The Pressure That Brings Transformation
Right after God’s first word there came pressure in the form of a famine. This fallen world will always challenge the believer, who has received a promise from God, to persistently stand in the promise. Was faith bounteous in Abraham at this point or was there a famine of faith in his heart? The outer famine of the land revealed the inner famine of Abraham’s heart.
Since Abraham’s world is your world this same pattern will happen to you; promise, pressure and position. How you position yourself before God in the pressure determines how effective your faith will be in moving you toward your promise.
While Jesus has totally provided for your blessing it remains as a legal contract until it is pulled into the real world by the strength of your faith and that grows only as your understanding of your grace contract grows. The process of growth in Abraham’s faith was a process that took twenty five years. You must learn to let the Holy Spirit teach you and transform you from the inside out, however long it takes. Move your faith up faster by increasing your understanding of your grace contract!
The next pressure came when Abraham had to expose his most precious commodity, his beautiful wife, who would be the conduit for his blessing, to powerful and unscrupulous people who could force him to do anything they wanted. Under this pressure was Abraham tenacious in his belief that God would do what He said? That inner condition was revealed in how he failed to treat Pharaoh with integrity. Under pressure Abraham lied.
A New Abraham Emerges
By chapter eighteen we see Abraham dealing with Lot in a whole new way than he did with Pharaoh. He gives Lot the choice and leaves his own fate in God’s hands. Abraham has grown! Then we see him talking with God about the sinful cities in a whole new type of conversation, revealing a new understanding of what God was really like, and therefore how he can be interacted with. This reveals a whole new outlook in Abraham about how God treats people; not harshly, but with love, kindness, patience and forgiveness.
It is after Abraham has changed his inner position before God that he then excels in outer action as revealed in the big three of keys to success.

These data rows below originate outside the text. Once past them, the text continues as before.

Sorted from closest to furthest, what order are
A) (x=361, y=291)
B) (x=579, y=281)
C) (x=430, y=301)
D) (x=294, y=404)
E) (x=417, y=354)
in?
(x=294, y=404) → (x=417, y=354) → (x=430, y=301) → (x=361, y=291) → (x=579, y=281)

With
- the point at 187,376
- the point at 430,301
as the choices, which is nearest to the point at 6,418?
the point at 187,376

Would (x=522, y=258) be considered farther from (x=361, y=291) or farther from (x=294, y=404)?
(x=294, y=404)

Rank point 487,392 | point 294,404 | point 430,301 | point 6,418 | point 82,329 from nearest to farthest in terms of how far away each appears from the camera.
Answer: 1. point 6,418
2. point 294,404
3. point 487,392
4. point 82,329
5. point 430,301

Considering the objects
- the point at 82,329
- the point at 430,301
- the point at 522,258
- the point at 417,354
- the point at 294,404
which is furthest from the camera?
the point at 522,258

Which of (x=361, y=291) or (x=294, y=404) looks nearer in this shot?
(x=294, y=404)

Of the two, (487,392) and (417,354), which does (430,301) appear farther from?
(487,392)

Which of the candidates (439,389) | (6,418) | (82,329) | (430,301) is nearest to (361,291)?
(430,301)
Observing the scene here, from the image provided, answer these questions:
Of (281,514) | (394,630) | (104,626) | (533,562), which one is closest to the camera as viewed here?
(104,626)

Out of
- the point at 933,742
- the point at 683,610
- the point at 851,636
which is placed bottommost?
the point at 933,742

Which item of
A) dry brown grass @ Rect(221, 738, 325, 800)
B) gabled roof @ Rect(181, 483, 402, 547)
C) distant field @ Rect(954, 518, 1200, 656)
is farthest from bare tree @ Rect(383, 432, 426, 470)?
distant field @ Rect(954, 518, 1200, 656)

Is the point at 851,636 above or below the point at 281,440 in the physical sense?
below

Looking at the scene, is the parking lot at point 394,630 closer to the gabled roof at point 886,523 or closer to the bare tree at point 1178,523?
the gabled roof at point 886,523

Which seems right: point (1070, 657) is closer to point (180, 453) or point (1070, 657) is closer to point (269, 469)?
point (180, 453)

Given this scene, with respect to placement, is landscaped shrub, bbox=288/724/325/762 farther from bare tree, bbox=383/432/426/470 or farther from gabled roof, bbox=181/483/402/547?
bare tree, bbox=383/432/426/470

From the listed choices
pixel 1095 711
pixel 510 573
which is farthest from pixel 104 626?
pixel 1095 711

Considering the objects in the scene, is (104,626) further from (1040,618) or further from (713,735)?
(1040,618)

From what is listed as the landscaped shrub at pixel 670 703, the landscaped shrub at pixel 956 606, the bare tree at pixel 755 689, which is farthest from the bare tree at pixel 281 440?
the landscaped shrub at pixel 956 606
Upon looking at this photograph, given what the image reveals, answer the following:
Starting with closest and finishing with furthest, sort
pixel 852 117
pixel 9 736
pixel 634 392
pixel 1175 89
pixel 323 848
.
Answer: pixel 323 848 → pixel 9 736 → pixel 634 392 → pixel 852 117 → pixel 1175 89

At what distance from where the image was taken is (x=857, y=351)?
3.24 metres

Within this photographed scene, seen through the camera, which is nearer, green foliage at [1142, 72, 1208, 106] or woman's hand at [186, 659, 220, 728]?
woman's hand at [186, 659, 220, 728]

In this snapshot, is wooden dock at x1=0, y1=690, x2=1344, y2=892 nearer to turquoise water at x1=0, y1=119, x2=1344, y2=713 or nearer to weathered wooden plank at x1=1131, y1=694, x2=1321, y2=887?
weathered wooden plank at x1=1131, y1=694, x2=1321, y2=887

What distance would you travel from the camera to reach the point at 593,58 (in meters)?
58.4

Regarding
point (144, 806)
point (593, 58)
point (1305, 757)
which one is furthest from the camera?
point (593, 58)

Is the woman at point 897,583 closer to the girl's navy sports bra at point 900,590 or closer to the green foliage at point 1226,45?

He has the courage to let Lot choose. He shows tenacity in his negotiation over the sinful cities. His integrity is revealed in how he deals with the visiting high priest. Now God puts His original promise on a timeline saying Sarah will have a baby “about this time next year.” All this after twenty five years.
This twenty five year period does not reveal Abraham’s shortcomings, but God’s long suffering. This extended period of time is not about who Abraham isn’t. It’s about who God is. God is kind, patient and very gracious and will never give up on you. He is willing to put in the time, never, ever rejecting you, as you work to act out your faith and falter. Instead He is working with you to mature you until you can face the pressure with courage, stand persistently under pressure with tenacity and challenge the pressure with integrity, God has now created in you someone he can use to redeem a fallen world.
In Hebrews chapter eleven’s list of world changers we consistently see all three: unusual courage, dogged tenacity and uncompromising integrity. He has given you your vision to send you to into the battle and He has set these three as the tools to make transfers from his storehouse into your life. Your understanding of your grace covenant allows you to go for it without reservation, knowing God will always forgive and cause everything, even your mistakes, to work for your good and allow you to break strongholds, move forward in God’s vision for your life and become a world changer.